Segment Start: Page excerpt

Is “adult punk” a genre? Because that’s what I would call Desaparecidos. The sound of the group made me feel like I was back at Warped Tour, kicking up some dirt in a mosh pit amidst general adolescent rage. But I didn’t get that disingenuous “I’m too old for this” feeling that I get now when I listen to certain music of that era. No, I felt a truly genuine urge to headbang through the hour-long set.

Desaparecidos’ songs center around a “society/capitalism is oppressive and sucks” theme. This theme is relevant to adults, maybe now more than ever. It’s hard to really identify with a song about corporations and special interests stealing opportunity from the working class until you’ve struggled to make ends meet. For this generation of young adults realizing the recent decline of the American Dream, hearing Oberst yell, “It’s like I’m under water/Or on an endless escalator/I go up and up but I never reach the top,” hits hard. It’s like he predicted that post-9/11 America would rapidly descend into total shit, then came back 10 years later to commiserate when the people who grew up with him were really feeling it.

Segment End: Page excerpt
Segment Start: Recorded data

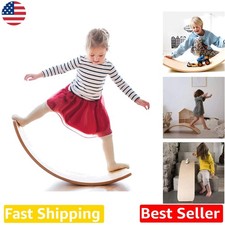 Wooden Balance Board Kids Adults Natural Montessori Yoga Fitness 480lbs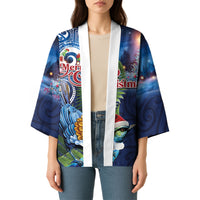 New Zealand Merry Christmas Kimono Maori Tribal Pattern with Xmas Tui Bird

Segment End: Recorded data

■ Activities ■
(a) Please summarize the Desaparecidos concert review above in two sentences.
(b) Write the next part of the Desaparecidos concert review, picking up after its final sentence.

■ Task-by-task results ■
(a) The writer calls Desaparecidos "adult punk," saying the band's sound recalled moshing at Warped Tour and brought on a genuine urge to headbang through the hour-long set, without the "I'm too old for this" feeling some music of that era now gives. The songs' theme that society and capitalism are oppressive resonates with adults who have struggled to make ends meet, and for young adults watching the American Dream decline, Oberst's lyrics hit hard, as though he foresaw post-9/11 America's descent and came back 10 years later to commiserate.

(b)
Oberst is still riled up, too. He dedicated a brand new song, “Anonymous,” to Bradley Manning, a “true American hero,” and called the president a “coward” for not delivering on campaign promises. He sent out another new song, “MariKKKopa,” to “Arizona, a state that made racism public policy.” The new songs—plus a cover of the Clash’s “Spanish Bombs” in the encore—hint that Oberst is taking up a renewed interest in musical activism. So far there is no confirmation on a new Desaparecidos album, but hopefully we’ll get one. In the politically and economically bizarre times we live in, we seriously need it.